Busca e Apreensão Extrajudicial alcança 100% do território nacional

25/02/2026

Com o primeiro protocolo registrado no Amapá, serviço passa a estar presente em todas as 27 unidades federativas e consolida modelo mais ágil, seguro e eficiente de recuperação de bens



A Central Eletrônica do Operador Nacional de Registro de Títulos e Documentos e de Pessoas Jurídicas (ONRTDPJ) atingiu um marco histórico: todos os estados brasileiros e o Distrito Federal já registraram pedidos de Busca e Apreensão extrajudicial. O primeiro protocolo no Tocantins foi criado em 21 de janeiro de 2026, e, em 23 de fevereiro de 2026, o Amapá registrou seu primeiro pedido, completando a cobertura nas 27 unidades federativas.

A conquista representa a consolidação definitiva do serviço em âmbito nacional. Mais do que um avanço territorial, o feito confirma a efetividade de um modelo que vem transformando a recuperação de bens móveis dados em garantia, especialmente nos contratos de alienação fiduciária.

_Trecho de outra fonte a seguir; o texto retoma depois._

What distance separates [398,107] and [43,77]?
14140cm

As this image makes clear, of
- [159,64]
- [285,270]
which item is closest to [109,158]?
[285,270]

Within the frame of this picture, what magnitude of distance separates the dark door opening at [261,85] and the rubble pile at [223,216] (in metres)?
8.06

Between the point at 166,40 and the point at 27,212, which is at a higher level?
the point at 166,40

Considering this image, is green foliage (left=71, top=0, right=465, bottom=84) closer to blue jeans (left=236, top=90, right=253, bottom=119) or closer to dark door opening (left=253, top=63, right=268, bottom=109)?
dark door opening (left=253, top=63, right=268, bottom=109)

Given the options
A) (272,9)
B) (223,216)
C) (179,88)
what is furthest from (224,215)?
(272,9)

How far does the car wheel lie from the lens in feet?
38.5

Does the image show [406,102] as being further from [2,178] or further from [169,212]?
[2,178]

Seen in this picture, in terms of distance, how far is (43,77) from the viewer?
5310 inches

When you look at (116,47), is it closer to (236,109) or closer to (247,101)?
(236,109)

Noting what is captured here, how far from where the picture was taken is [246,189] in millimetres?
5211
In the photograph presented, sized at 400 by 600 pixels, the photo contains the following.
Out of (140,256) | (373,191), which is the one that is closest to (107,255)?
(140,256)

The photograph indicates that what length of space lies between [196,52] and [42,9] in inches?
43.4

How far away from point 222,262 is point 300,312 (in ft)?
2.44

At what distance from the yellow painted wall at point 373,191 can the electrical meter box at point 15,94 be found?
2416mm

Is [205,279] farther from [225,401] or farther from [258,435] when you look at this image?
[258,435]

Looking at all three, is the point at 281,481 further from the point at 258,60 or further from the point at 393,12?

Já são mais de 2.000 pedidos de Busca e Apreensão registrados na Central ONRTDPJ, com São Paulo liderando a lista com 946 pedidos registrados no estado. Minas Gerais (231), Santa Catarina (161), Rio Grande do Sul (148) e Goiás (120) concluem a sequência dos cinco estados que mais registraram pedidos do procedimento no país.

Agilidade e eficiência no cumprimento dos contratos

A busca e apreensão pela via extrajudicial traz ganhos significativos de celeridade. Com procedimentos realizados diretamente pelos cartórios de Registro de Títulos e Documentos, o fluxo se torna mais rápido, padronizado e eletrônico, reduzindo etapas burocráticas e permitindo respostas mais ágeis às demandas do mercado.

Para credores, isso significa maior previsibilidade e redução de custos operacionais. Para devedores, há a garantia de que todos os atos serão praticados sob rigor formal, com transparência, publicidade e observância dos direitos legais.

Desjudicialização e fortalecimento da segurança jurídica

Outro impacto relevante é a contribuição para a desjudicialização de demandas repetitivas. Ao permitir que etapas do procedimento ocorram extrajudicialmente, o modelo ajuda a reduzir a sobrecarga do Poder Judiciário, reservando a atuação judicial para hipóteses de litígio efetivo.

A atuação dos registradores, investidos de fé pública, assegura autenticidade e validade jurídica aos atos praticados. A padronização nacional fortalece a segurança jurídica e cria um ambiente mais estável para operações financeiras em todo o país.

Integração nacional e modernização do sistema registral

Com a presença efetiva em todas as unidades federativas, o sistema passa a operar de forma integrada e uniforme, independentemente da localização do bem ou das partes envolvidas. Instituições financeiras e demais usuários podem contar com a mesma infraestrutura tecnológica e os mesmos procedimentos em qualquer região do Brasil.

O marco de 100% de cobertura territorial evidencia a maturidade da Central Eletrônica e reforça o papel estratégico do ONRTDPJ na modernização dos serviços registrais. A busca e apreensão extrajudicial consolida-se, assim, como instrumento eficiente, seguro e alinhado às diretrizes de digitalização e desburocratização, com reflexos positivos para a economia e para a estabilidade das relações contratuais no país.